Toda a gente tem direito ao erro, o dever de errar e uma dívida para com ele. Sabemos que todos nós, sem exceção, somos o fruto de um número incomensurável de erros genéticos: desde os seres vivos primordiais, constituídos apenas por aquilo que nem uma célula era, até aos seres super evoluídos, cujas células são mais complexas, cada uma delas, que o mais complexo computador ou algoritmo de Inteligência Artificial. A complexidade de uma só célula é de tal ordem de grandeza que é muito difícil quantificar (quanto mais de um organismo completo). E tudo isto a partir de erros no processo de cópia do material genético. Somos também sobreviventes graças ao somatório de erros sociais, como o daquele hominídeo que tentou fazer uma festinha a um tigre. Toda a tribo aprendeu, graças ao seu erro, que não foi uma boa ideia.
Evolução significa exatamente isto: erros que correram bem. Está a imaginar a quantidade de alterações que sofreu um organismo, invisível à vista desarmada, desde a altura em que surgiu (4000 milhões de anos, mais dia menos dia) até chegar ao dia de hoje sob a forma de um elefante? Pois, nem eu. Mas cada uma delas foram resultado de um erro.

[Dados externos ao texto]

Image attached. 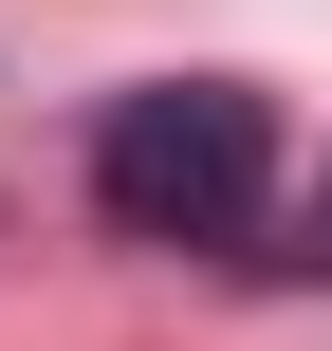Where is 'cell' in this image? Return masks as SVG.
Instances as JSON below:
<instances>
[{
  "label": "cell",
  "mask_w": 332,
  "mask_h": 351,
  "mask_svg": "<svg viewBox=\"0 0 332 351\" xmlns=\"http://www.w3.org/2000/svg\"><path fill=\"white\" fill-rule=\"evenodd\" d=\"M277 204V111L240 74H148L92 111V222L111 241H240Z\"/></svg>",
  "instance_id": "6da1fadb"
},
{
  "label": "cell",
  "mask_w": 332,
  "mask_h": 351,
  "mask_svg": "<svg viewBox=\"0 0 332 351\" xmlns=\"http://www.w3.org/2000/svg\"><path fill=\"white\" fill-rule=\"evenodd\" d=\"M314 241H332V185H314Z\"/></svg>",
  "instance_id": "7a4b0ae2"
}]
</instances>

Não fiquemos a pensar, contudo, que os erros são só coisas boas (??? não soa bem, pois não?). Por cada erro que correu bem, milhares de milhões correram mal. Milhares de milhões de biliões (e acrescente-se mais alguns zeros) de erros genéticos correram mal ou mesmo muito mal.
Se em relação aos erros genéticos nada podemos fazer para controlar as suas consequências, já em relação aos erros que cometemos no nosso dia a dia, se calhar, até podemos. Só depois de muito “bate-cú” é que uma criança aprende a aguentar-se de pé e a andar; só depois de meter a colher da papa no nariz umas centenas de vezes é que o bebé aprende a chegar com a colher à boca; depois de chegar a mão junto do lume mais perto do que devia, a criança não vai voltar a tentar tocar-lhe; quando se lembrar daquela vez que caiu por correr em cima do piso molhado, vai pensar duas vezes antes de o repetir.
O erro tem exatamente esse efeito: mostra-nos o que é errado. E isso, a meu ver, não é de todo mau. Cometer o erro pode ser como desenhar um mapa que nos orienta para o caminho certo, uma clarificação de dúvidas, uma ajuda para se tomar decisões baseadas em conhecimento adquirido por experiência própria. Errar torna-nos mais humildes e ao mesmo tempo mais seguros se o soubermos aproveitar: aprender com os erros como se aprende com um manual escolar; encarar o erro como uma aprendizagem e não como um falhanço é o fundamental para a construção de um ser humano mais ciente, equilibrado, seguro e empático.
Assim pergunto-me porque é que nós, os “adultos”, nos esforçamos tanto para camuflar os erros das nossas crianças? Pais que, na compreensível ânsia de valorizar os seus filhos, sobrecarregam-nos com um excesso de “vitórias”; escolas, que na ânsia de reconhecimento fútil, através de rankings sem sentido e uns sorrisos nas redes sociais, abraçando uma política de mercantilismo, substituem os erros dos seus alunos por falsos e facilitados sucessos. Há, efetivamente, um ponto de equilíbrio entre uma boa autoestima e uma consciência do erro. E aqui é que devem entrar os adultos: para ajudar as pessoas em desenvolvimento (normalmente crianças, mas não só): vigiar em controlar o efeito dos erros, para que não se transformem numa fatalidade, mas não evitar que eles aconteçam.
O erro é necessário à melhoria. Deixemos errar, em especial as crianças, pelo seu sucesso e crescimento saudável e pela sua evolução enquanto ser consciente.
Desculpem se estou errado no meu raciocínio.